Factoring a prime over a splitting field and factoring a polynomial over of a finite field

Question

Let $f$ be a separable monic polynomials with integer coefficient. Let $K$ be the splitting field of $f$ over $\mathbb{Q}$, and let $p$ be a prime. What is the relationship between the statements

$f$ splits over $\mathbb{F}_p$ and

$p$ is not irreducible in $K$ (there is probably some fancy term for this, like $p$ is inert in $K$?)

There are equivalent for the Gaussian Integers, so probably also for any quadratic extension with trivial class group.

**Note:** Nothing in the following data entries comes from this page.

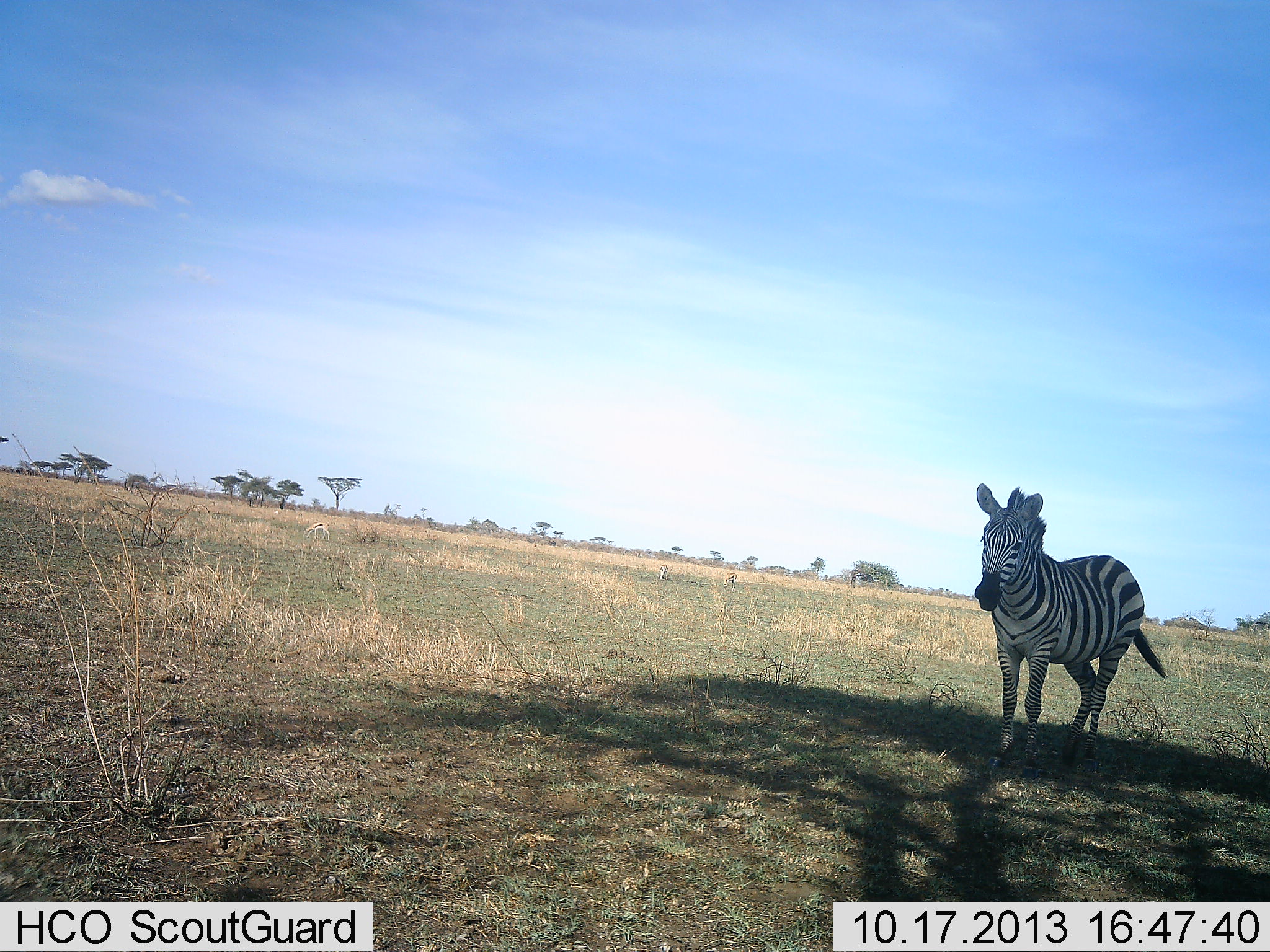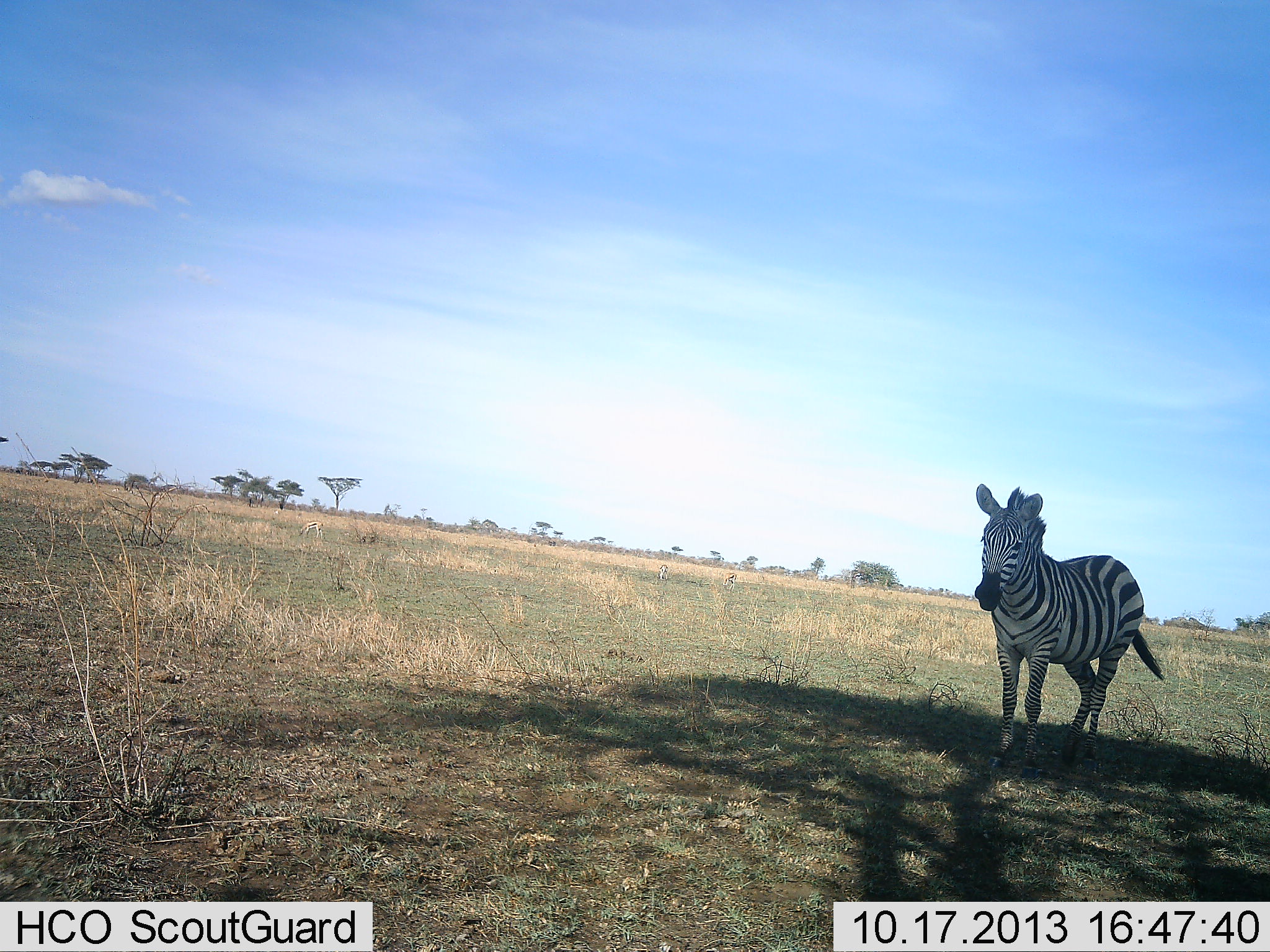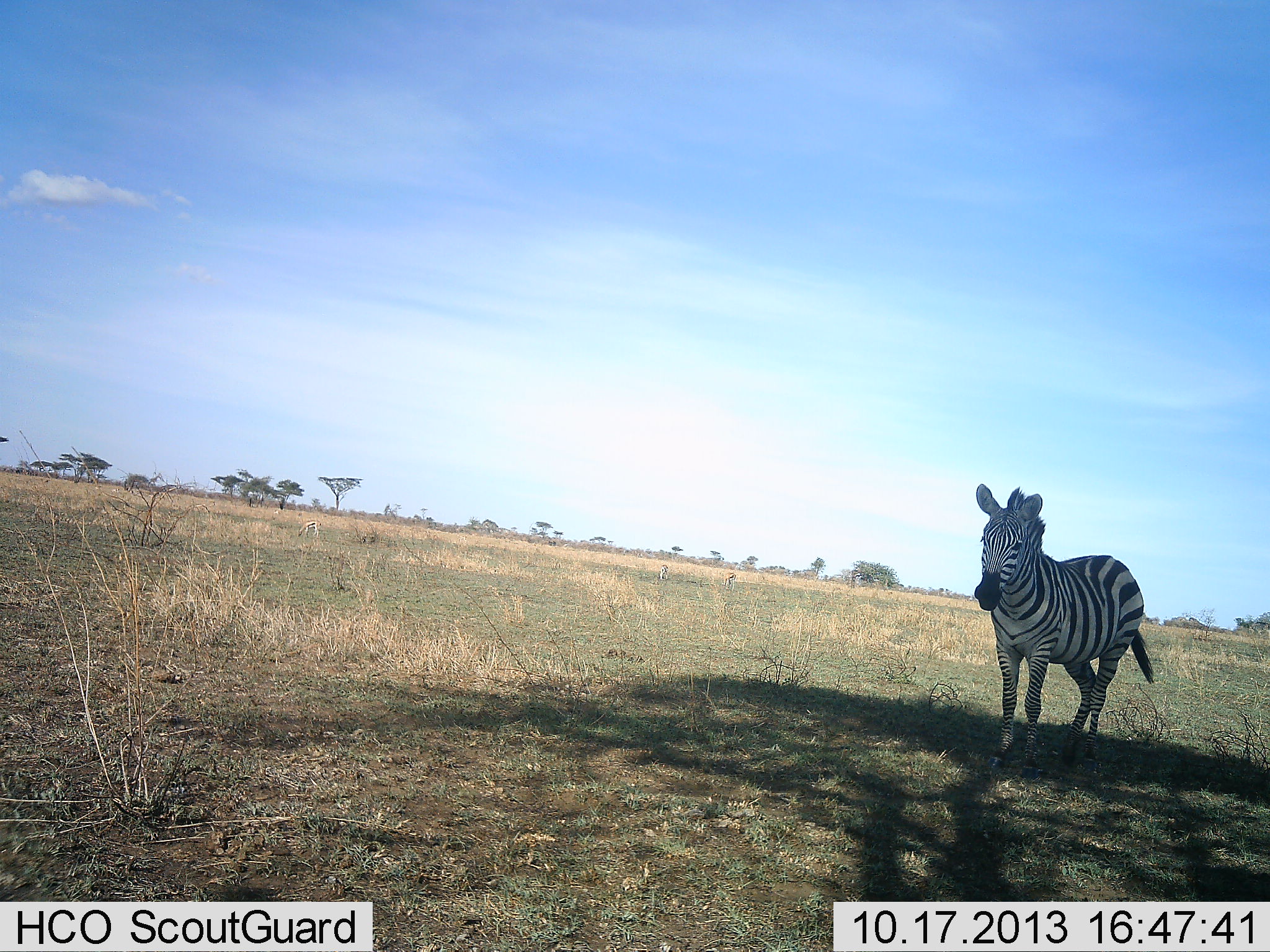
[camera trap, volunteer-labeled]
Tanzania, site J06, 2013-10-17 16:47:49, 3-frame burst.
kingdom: Animalia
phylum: Chordata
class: Mammalia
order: Perissodactyla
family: Equidae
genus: Equus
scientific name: Equus quagga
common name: plains zebra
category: zebra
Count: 1.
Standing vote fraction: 95%.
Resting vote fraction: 10%.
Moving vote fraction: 5%.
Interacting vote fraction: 0%.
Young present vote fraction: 0%.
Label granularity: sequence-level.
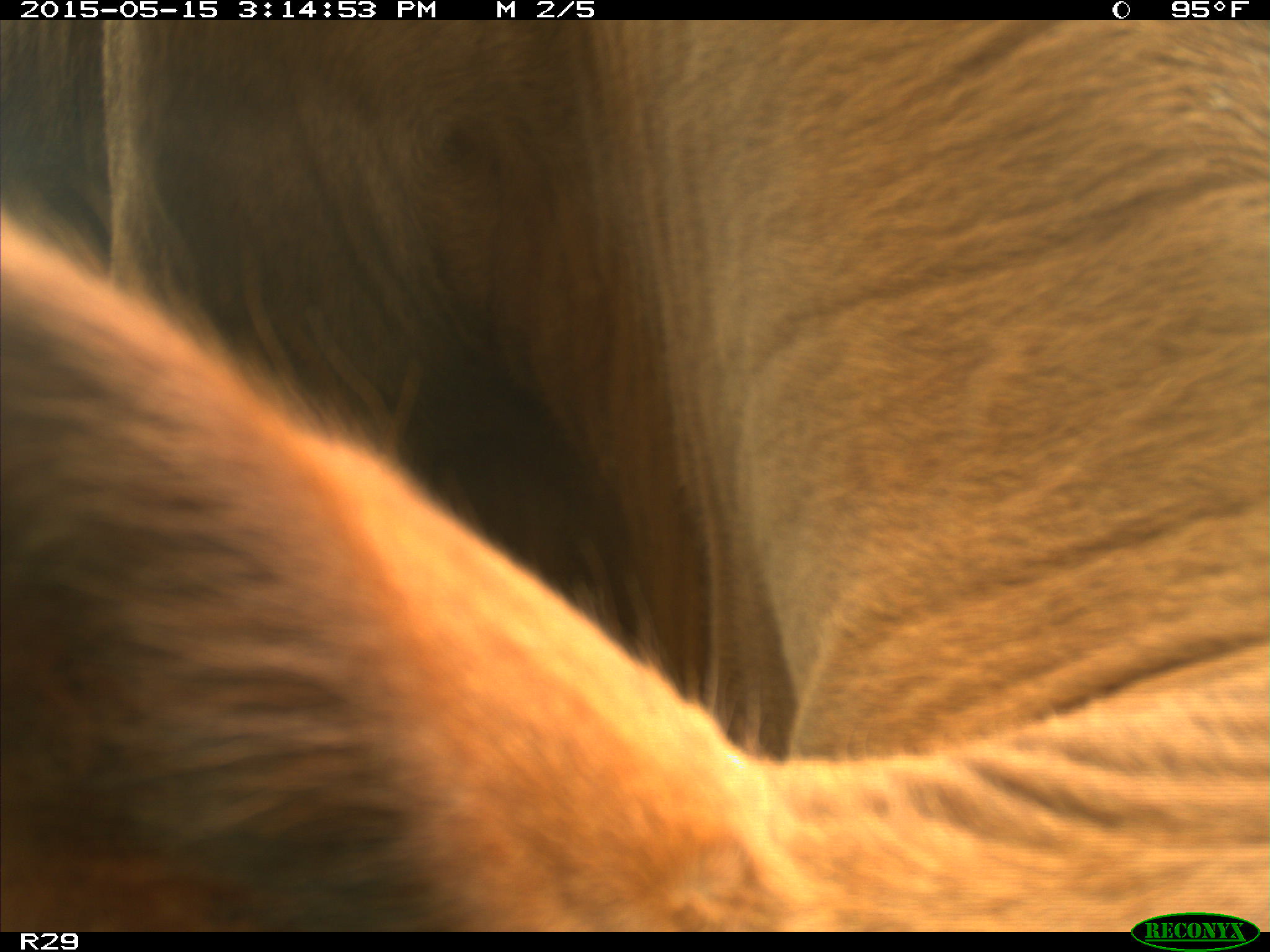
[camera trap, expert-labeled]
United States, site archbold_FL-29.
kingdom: Animalia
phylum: Chordata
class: Mammalia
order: Artiodactyla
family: Bovidae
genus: Bos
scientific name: Bos taurus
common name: domestic cow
Bos taurus (domestic cow).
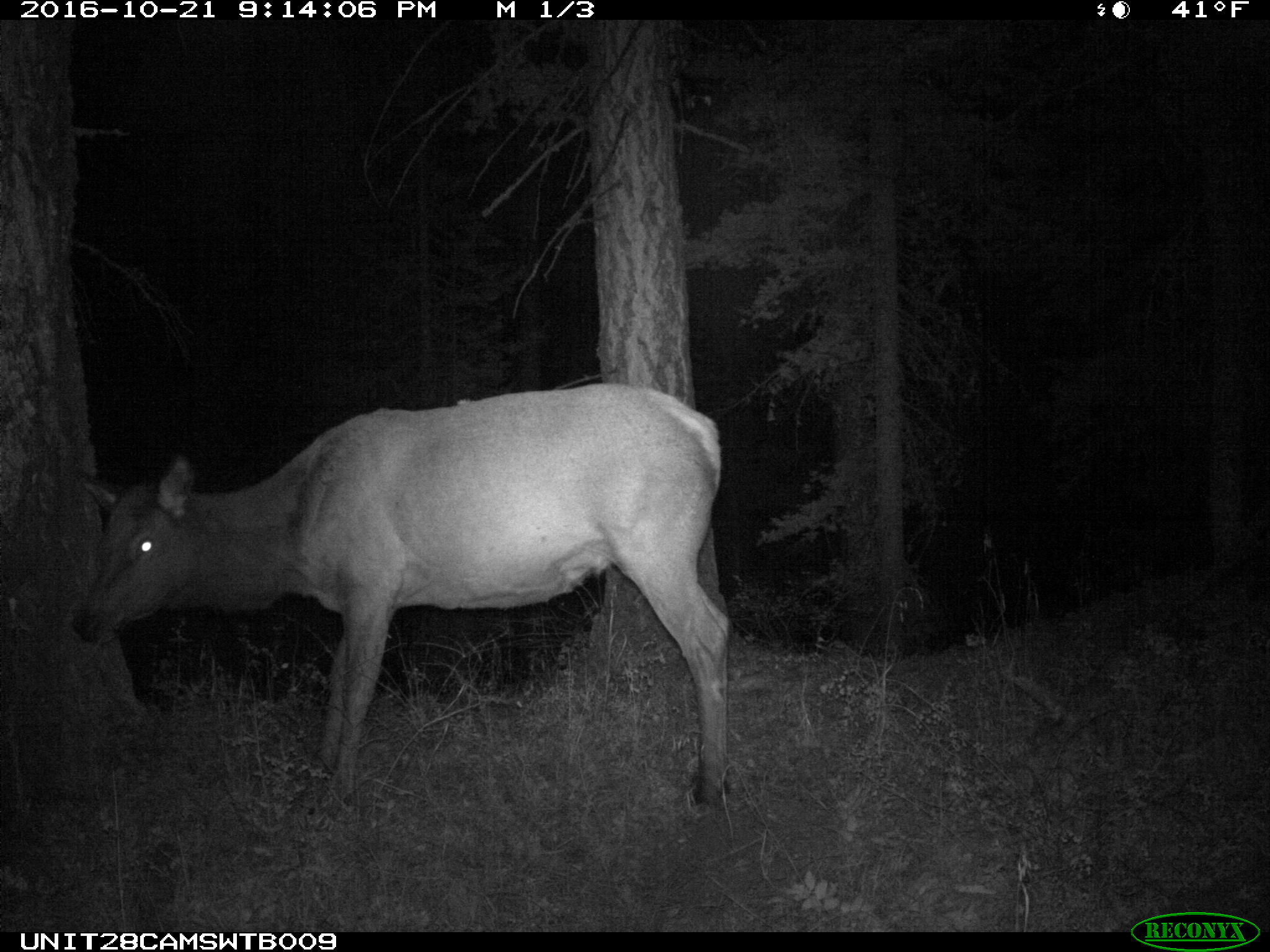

I suspect they are equivalent, and this is probably extremely well known, but I have asked a couple people with no luck.

Answer 1

Let $ K = \mathbf Q(\alpha) $ be a number field with ring of integers $ \mathcal O_K $, where $ \alpha $ is an algebraic integer with minimal polynomial $ \pi(X)$. Dedekind's factorization criterion tells us that if $ p $ is a prime which does not divide the index $ [\mathcal O_K : \mathbf Z[\alpha]] $, then the way $ \pi(X) $ splits modulo $ p $ is equivalent to the way $ (p) $ splits in $ \mathcal O_K $, in other words, if we have

$$ (p) = \prod_{i=1}^n \mathfrak p_i^{e_i} $$

in $ \mathcal O_K $ where the inertia degrees of $ \mathfrak p_i $ are $ f_i $, then we have

$$ \pi(X) \equiv \prod_{i=1}^n \pi_i(X)^{e_i} \pmod{p} $$

where the $ \pi_i $ are irreducible in $ \mathbf Z/p\mathbf Z[X] $ with $ \deg \pi_i = f_i $. This is essentially a consequence of the isomorphisms

$$ \mathbf Z[\alpha]/(p) \cong \mathbf Z[X]/(\pi(X), p) \cong \mathbf Z/p \mathbf Z[X]/(\pi(X)) $$

and the fact that you can read off the relevant data from the ring structure alone. As an example of how this fails when the criterion regarding the index is not met, consider $ K = \mathbf Q(\sqrt{5}) $. $ \mathbf Z[\sqrt{5}] $ has index $ 2 $ in $ \mathcal O_K $, and we have $ x^2 - 5 = (x+1)^2 $ in $ \mathbf Z/2\mathbf Z $, which suggests that $ 2 $ would be a totally ramified prime. However, this is not the case: $ \operatorname{disc} \mathcal O_K = 5 $, therefore $ 2 $ is not even a ramified prime in $ \mathcal O_K $. (This is a counterexample to your claim, since $ \mathbf Q(\sqrt{5}) $ is actually the splitting field of $ x^2 - 5 $ over $ \mathbf Q $. Note that $ \mathcal O_K $ is even a principal ideal domain!)

Answer 2

Let’s look at a simple example, $f(X)=X^3-2$ and its splitting field $K=\Bbb Q(\lambda,\omega)$, over $\Bbb Q$, where $\lambda=\sqrt[3]2$ and $\omega$ is a primitive cube root of unity. Take $p=5$, and look at $f\in\Bbb F_5[X]$, where it factors as $(X+2)(X^2+3X+4)$, so $f$ doesn’t split there.

Calling $\mathscr O$ the ring of algebraic integers of $K$, we can see that $5\mathscr O$ factors as $\mathfrak p_1\mathfrak p_2\mathfrak p_3$, where in each case $\mathscr O/\mathfrak p_i\cong\Bbb F_{25}$.